PhD Candidate | 2025 Job Market

Department of Management 

Hong Kong University of Science and Technology Business School

Research Interests: "How individuals learn, become who they are, and thrive in professional and cultural contexts"

Google Scholar (Citations 205 & i10-index 5)

Research Interests

  • Learning from Success and Failure (via Advice Seeking, Goal Setting)

  • Culture, Organizational Culture

  • Professional Self, Professionalization

  • Conceptual Replication

Publications

Talhelm, T. & Dong, X. (2024). People quasi-randomly assigned to farm rice are more collectivistic than people assigned to farm wheat. Nature Communications, 15(1), 1782.

(Two authors equal contribution)         

Lee, C. S., Talhelm, T., & Dong, X. (2023) History of rice farming may explain more social comparison and lower happiness. Journal of Personality and Social Psychology, 124(5), 935–957.

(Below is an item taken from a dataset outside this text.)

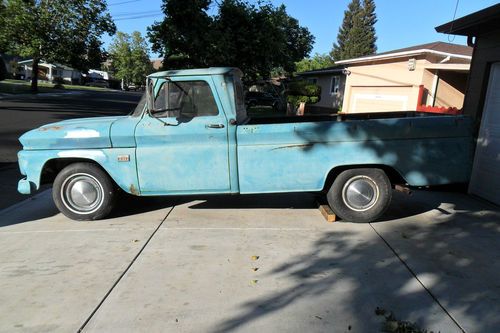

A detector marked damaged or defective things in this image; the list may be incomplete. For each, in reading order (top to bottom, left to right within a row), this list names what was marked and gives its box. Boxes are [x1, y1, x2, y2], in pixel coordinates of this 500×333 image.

Dong, X., Talhelm, T., & Ren, X. (2018). Teens in rice county are more interdependent and think more holistically than nearby wheat county. Social Psychological and Personality Science, 10(7), 966–976

Manuscripts Under Review or in Revision

Dong, X., Jeong, M., Ma, S. Learning from overcoming failure experiences [Title disguised for peer review]

  • Journal of Personality and Social Psychology: Attitudes and Social Cognition, Invited for Resubmission (2025 JMP)

Jeong M., Dong, X., Blunden, H. Learning from success and failure [Title disguised for peer review]

  • Organization Science, Invited for Resubmission: Under Review

About Xiawei (Sherry) Dong

I am a PhD candidate in Management at the Hong Kong University of Science and Technology (HKUST) Business School, currently on the 2025 job market. My research draws on psychology and organizational behavior to understand how individuals learn, become who they are, and thrive in professional and cultural contexts. In 2024 fall – 2025 spring, I studied abroad as a visiting PhD student in Behavioral Science at the University of Chicago Booth School of Business.

Before pursuing my PhD degree, I received an MEng in Applied Psychology from the University of Chinese Academy of Sciences, and a BEng with BA (minor) in Business Administration (granted by Shanghai Jiaotong University) from Ningxia University.

I previously worked as a Research Assistant at the University of Chicago Booth School of Business and as a Senior Research Assistant at Hong Kong Baptist University.

I pursue two main lines of inquiry. The first seeks to understand how individuals learn from success and failure—whether experienced personally or observed in others. In this line of research, I study how the binary success-failure performance evaluation can mislead individuals in selecting learning sources. I also examine how, when we learn from our own experiences, goal setting plays a role and interacts with the success or failure feedback. This line of research contributes to the literature on vicarious learning, attribution, advice seeking, and goal setting.

The second line of work studies how we become different across cultural contexts. I examine culture and its consequences for our thinking style, our relationships with others, and how we come to define who we are. I also focus particularly on how individuals with different cultural backgrounds become professionals in the workplace. This second line of research contributes to the literature on cultural variations in psychological constructs, such as thinking style, social comparison, happiness, and self-construal, and in sociocultural processes, such as professionalization.